Quoted text:

| corpus_files {tm.plugin.koRpus} | R Documentation | 
Get a comprehensive data frame describing the files of your corpus
Description
The function translates the hierarchy defintion given into a data frame with one row for each file, including the generated document ID.
Usage
corpus_files(
  dir,
  hierarchy = list(),
  fsep = .Platform$file.sep,
  full_list = FALSE
)
Arguments
| dir | File path to the root directory of the text corpus, or a TIF[1] compliant data frame. | 
| hierarchy | A named list of named character vectors describing the directory hierarchy level by level.
If  | 
| fsep | Character string defining the path separator to use. | 
| full_list | Logical, see return value. | 
Value
Either a data frame with columns doc_id, file,
path and one further factor
column for each hierarchy level,
or (if full_list=TRUE) a list containing that data frame
(all_files) and also data frames describing the hierarchy by given names (hier_names),
directories (hier_dirs) and relative paths (hier_paths).

Information provided:
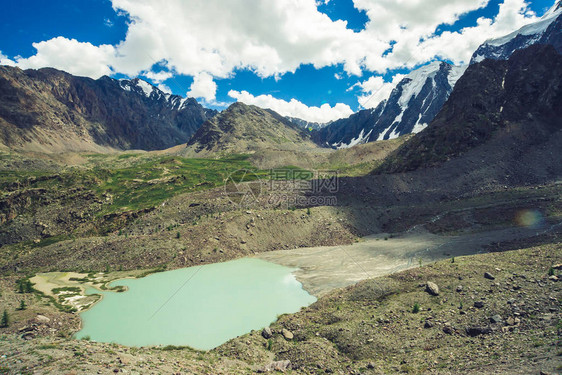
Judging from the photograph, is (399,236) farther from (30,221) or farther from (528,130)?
(30,221)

Task instructions: Pick up the corpus_files R help page right after its last line and carry on writing it.

Response to this task:
References
[1] Text Interchange Formats (https://github.com/ropensci/tif)
Examples
myCorpusFiles <- corpus_files(
  dir=file.path(
    path.package("tm.plugin.koRpus"), "examples", "corpus"
  ),
  hierarchy=list(
    Topic=c(
      Winner="Reality Winner",
      Edwards="Natalie Edwards"
    ),
    Source=c(
      Wikipedia_prev="Wikipedia (old)",
      Wikipedia_new="Wikipedia (new)"
    )
  )
)